#### EXCERPT PROVIDED:
Dear [ ]:
This responds to your letter of August 9, 2013, seeking an administrative ruling from the Financial Crimes Enforcement Network (“FinCEN”) on behalf of [ ] (the “Company”), about the Company’s status as a money services business (“MSB”) under the Bank Secrecy Act (“BSA”). Specifically, you ask whether the secured transaction services that the Company offers to the buyer and the seller in a given sale of goods or services would require the Company to register with FinCEN as a money transmitter. Based on the following analysis with respect to facts presented in your letter, FinCEN does not deem the Company to be a money transmitter pursuant to our regulations.
You state that the Company is an Internet-based service providing secure transaction management between buyers and sellers for goods and services. The service intends to relieve the buyer of the risk of paying for an item or service that the buyer does not receive, and relieve the seller of the risk of providing an item or service and not receiving valid payment for it. Both buyer and seller in a specific transaction in goods or services must register on the Company’s web site; buyers and sellers may be either natural or legal persons. The web site provides a platform for the negotiation of a sale, including description of the transaction, terms, freight and insurance specifications, warranties, price, and performance deadlines. The system also allows both parties to monitor each step of the transaction and will notify the parties when further action is required.

#### GOALS:
[1] Say whether each statement agrees with the FinCEN ruling letter, answering yes or no and quoting the deciding words of the letter exactly: (a) The Company's request came in a letter dated August 9, 2013. (b) Only natural persons may register as buyers or sellers. (c) FinCEN concludes that the Company is a money transmitter.
[2] Please copy every line of the blood smear entries below, leaving the pictures out.
The entries have no connection to the letter.

#### ENTRIES SHOWN:
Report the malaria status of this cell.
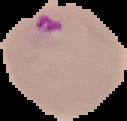

It is parasitized.

image size = 127×121 pixels
preparation = thin blood smear
image type = segmented cell region on a black background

#### EXERCISE SOLUTIONS:
[1]
(a) Yes: "your letter of August 9, 2013"
(b) No: "buyers and sellers may be either natural or legal persons"
(c) No: "FinCEN does not deem the Company to be a money transmitter pursuant to our regulations"

[2]
Report the malaria status of this cell.

It is parasitized.

image size = 127×121 pixels
preparation = thin blood smear
image type = segmented cell region on a black background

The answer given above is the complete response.